Giotto beautifully portrays Jesus’ Ascension in a fresco found within the Scrovegni Chapel (also known as the Arena Chapel) in Padua, Italy. Giotto’s approach to painting proved pivotal in the transition within Western art from dependence upon Eastern Christian iconographic imagery toward a greater realism and sensitivity to ‘ordinary’ human life in this world. Unlike medieval and eastern Christian icons, which tend to be absorbed with expressing dimensions of the eternal, Giotto portrays a real event in the temporal lives of real people. Nevertheless, Giotto’s Ascension is clearly also attentive and faithful to the supernatural elements of the Luke-Acts descriptions of Jesus’ Ascension.
It has been observed that in these modern times, among the most neglected aspects of traditional Christian doctrine is a proper understanding of Jesus’ Ascension. This may be due to a contemporary proclivity to read the New Testament as if its significance is primarily ethical, while shying away from engagement with the metaphysical and the miraculous elements of the Gospel narratives.

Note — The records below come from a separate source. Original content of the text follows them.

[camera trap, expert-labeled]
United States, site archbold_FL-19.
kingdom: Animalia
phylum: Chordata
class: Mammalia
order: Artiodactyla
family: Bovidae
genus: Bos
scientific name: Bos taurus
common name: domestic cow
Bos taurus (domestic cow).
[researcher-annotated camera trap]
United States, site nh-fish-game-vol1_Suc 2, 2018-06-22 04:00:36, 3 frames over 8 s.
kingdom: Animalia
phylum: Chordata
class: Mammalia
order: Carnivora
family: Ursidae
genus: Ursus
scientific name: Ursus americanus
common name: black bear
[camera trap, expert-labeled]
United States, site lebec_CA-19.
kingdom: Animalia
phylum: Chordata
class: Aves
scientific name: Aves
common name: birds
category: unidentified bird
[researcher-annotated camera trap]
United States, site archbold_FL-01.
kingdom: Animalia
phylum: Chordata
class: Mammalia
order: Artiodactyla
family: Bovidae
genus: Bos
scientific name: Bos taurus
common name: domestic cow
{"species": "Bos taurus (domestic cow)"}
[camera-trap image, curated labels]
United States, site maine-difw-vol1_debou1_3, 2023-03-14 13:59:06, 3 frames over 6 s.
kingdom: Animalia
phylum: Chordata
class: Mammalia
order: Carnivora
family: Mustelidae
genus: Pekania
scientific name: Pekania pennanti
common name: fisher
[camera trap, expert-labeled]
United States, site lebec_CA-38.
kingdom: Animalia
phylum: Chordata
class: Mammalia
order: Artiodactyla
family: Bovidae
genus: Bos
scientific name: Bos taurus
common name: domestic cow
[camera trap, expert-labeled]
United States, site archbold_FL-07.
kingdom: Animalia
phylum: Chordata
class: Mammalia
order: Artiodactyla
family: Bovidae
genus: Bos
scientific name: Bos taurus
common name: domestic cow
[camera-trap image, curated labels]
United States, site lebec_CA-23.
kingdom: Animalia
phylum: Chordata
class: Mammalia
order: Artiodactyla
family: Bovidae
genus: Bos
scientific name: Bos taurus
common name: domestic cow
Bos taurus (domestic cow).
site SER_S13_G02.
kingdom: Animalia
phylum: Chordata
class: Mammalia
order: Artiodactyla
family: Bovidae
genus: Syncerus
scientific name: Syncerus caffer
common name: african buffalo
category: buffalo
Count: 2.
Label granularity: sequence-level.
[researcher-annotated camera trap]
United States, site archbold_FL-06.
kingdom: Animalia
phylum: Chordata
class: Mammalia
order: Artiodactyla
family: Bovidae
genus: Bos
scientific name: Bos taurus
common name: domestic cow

A collect from The Book of Common Prayer helps us appreciate why the Ascension of Jesus continues to be a major feast of Our Lord on the Church’s calendar:
Almighty God, whose blessed Son our Savior Jesus Christ ascended far above all heavens that he might fill all things: Mercifully give us faith to perceive that, according to his promise, he abides with his Church on earth, even to the end of the ages; through Jesus Christ our Lord, who lives and reigns with you and the Holy Spirit, one God, in glory everlasting. (BCP:226)
Jesus ascended not so that he might withdraw from the world, making room as it were for the mission of the Holy Spirit. Instead, his Ascension marked his transition from being present at one time and in one place, to becoming present in all places all the time. Before his death, there were countless places where he was not. After his Ascension, there is no place where he is not. From being with only some of those who lived during his earthly years, he is with all of us now. And from having a particular presence and context for his ministry, Jesus in his Ascension transitioned to a universal presence for his continuing mission, so “that he might fill all things.”
Alleluia. Christ is Risen and Ascended! And in the Holy Spirit he is present everywhere and to all who might welcome him into our lives.
Thanks, Stephen, Your final paragraph presents Jesus’ Ascension in a way in which I had not thought of before. Thanks!